Reuters has more on comments made by U.S. Army Col. Steve Warren, the spokesperson for the U.S.-led coalition against IS, in a press conference earlier today.
Warren said that IS territory shrank by 40 percent from its maximum expansion in Iraq and by 20 percent in Syria.
"We believe in Iraq it's about 40 percent ... And Syria, harder to get a good number, we think it's around 20," Warren said.
"Taking together Iraq and Syria .. they lost 30 percent of the territory they once held."
London mayor Boris Johnson has said that a small child shown threatening "unbelievers" in a new IS propaganda video should be taken from his parents and placed in foster care if his family ever returns to Britain.
"This child is a victim of child abuse and he is, as I understand it, a British national," Johnson said. "I think we have a duty of care."
The child was identified by his grandfather, who lives in London. The identify of the child and an adult IS militant who appears in the video have not been officially confirmed.
The IS-linked 'Amaq News Agency has released a video that is says shows images of IS militants in control of oil storage tanks south of Sidra in Libya.
The one-minute and 17 second video has been shared on social media.
Il Foglio correspondent Daniele Raineri offers some insight into why IS militants in Libya are attacking oil terminals. If they did gain control of Libya's oil resources, militants would not be able to export oil but would be able to control cash flowing to what they consider a "non-Islamic state."
Russia estimates as "very high" the probability that IS militants in Syria have used chemical weapons, Mikhail Ulyanov, the head of the Russian foreign ministry department for non-proliferation and arms control, has said.

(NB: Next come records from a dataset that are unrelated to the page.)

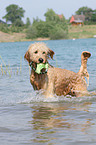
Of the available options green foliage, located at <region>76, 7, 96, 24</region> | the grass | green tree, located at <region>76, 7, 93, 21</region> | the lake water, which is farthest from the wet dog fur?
green tree, located at <region>76, 7, 93, 21</region>

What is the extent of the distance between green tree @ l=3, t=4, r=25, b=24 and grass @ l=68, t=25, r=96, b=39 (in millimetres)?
40097

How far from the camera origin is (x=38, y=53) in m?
7.33

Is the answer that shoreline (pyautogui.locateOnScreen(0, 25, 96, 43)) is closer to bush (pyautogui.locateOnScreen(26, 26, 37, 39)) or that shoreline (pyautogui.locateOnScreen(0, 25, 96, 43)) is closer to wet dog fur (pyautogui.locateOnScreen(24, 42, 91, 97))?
bush (pyautogui.locateOnScreen(26, 26, 37, 39))

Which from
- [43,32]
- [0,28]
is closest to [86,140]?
[43,32]

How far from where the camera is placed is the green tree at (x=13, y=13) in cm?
15082

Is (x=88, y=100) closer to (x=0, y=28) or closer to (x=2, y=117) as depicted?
(x=2, y=117)

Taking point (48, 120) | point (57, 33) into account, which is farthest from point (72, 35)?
point (48, 120)

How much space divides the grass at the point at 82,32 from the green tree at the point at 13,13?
40.1 meters

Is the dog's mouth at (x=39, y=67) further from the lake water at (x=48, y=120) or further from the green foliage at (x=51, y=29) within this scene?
the green foliage at (x=51, y=29)

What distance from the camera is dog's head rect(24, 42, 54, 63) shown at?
7224 mm

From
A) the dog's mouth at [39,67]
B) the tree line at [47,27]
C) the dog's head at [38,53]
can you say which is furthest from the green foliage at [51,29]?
the dog's mouth at [39,67]

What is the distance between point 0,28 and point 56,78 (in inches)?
4636

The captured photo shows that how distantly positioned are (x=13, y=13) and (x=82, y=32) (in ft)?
164

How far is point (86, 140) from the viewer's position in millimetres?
4926
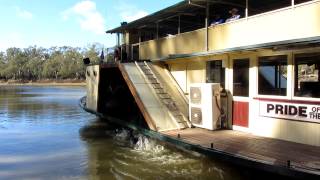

"We have repeatedly noted the facts of the probable use of chemical weapons by IS militants and in a wider sense by Islamic radicals, starting with the attacks in Khan al-Assal [in Aleppo province] in March 2013 against government forces," Ulyanov said.
"Later there was East Ghouta in August 2013."
Russia claimed in July 2013 that it had evidence showing that a projectile that hit Khan al-Assal on March 19, 2013 contained sarin and was most likely fired by rebels. At least 27 people died in the attack.
There are reports that at least 25 Iraqi security forces have been killed in clashes with IS militants near Haditha in Anbar province.
The Organization for the Prohibition of Chemical Weapons (OPCW) has found indications that some Syrians have been exposed to sarin or a similar nerve agent, the BBC reports.
An OPCW report said it was investigating 11 chemical-weapon attacks alleged by Syria's government but did not say when or where the attacks happened or who was responsible.
U.S. Army Col. Steve Warren, the spokesman for the U.S.-led military operation against IS, says that the U.S.-led coalition and Iraqi Security Forces have retaken 40 percent of territory from the IS group in Iraq.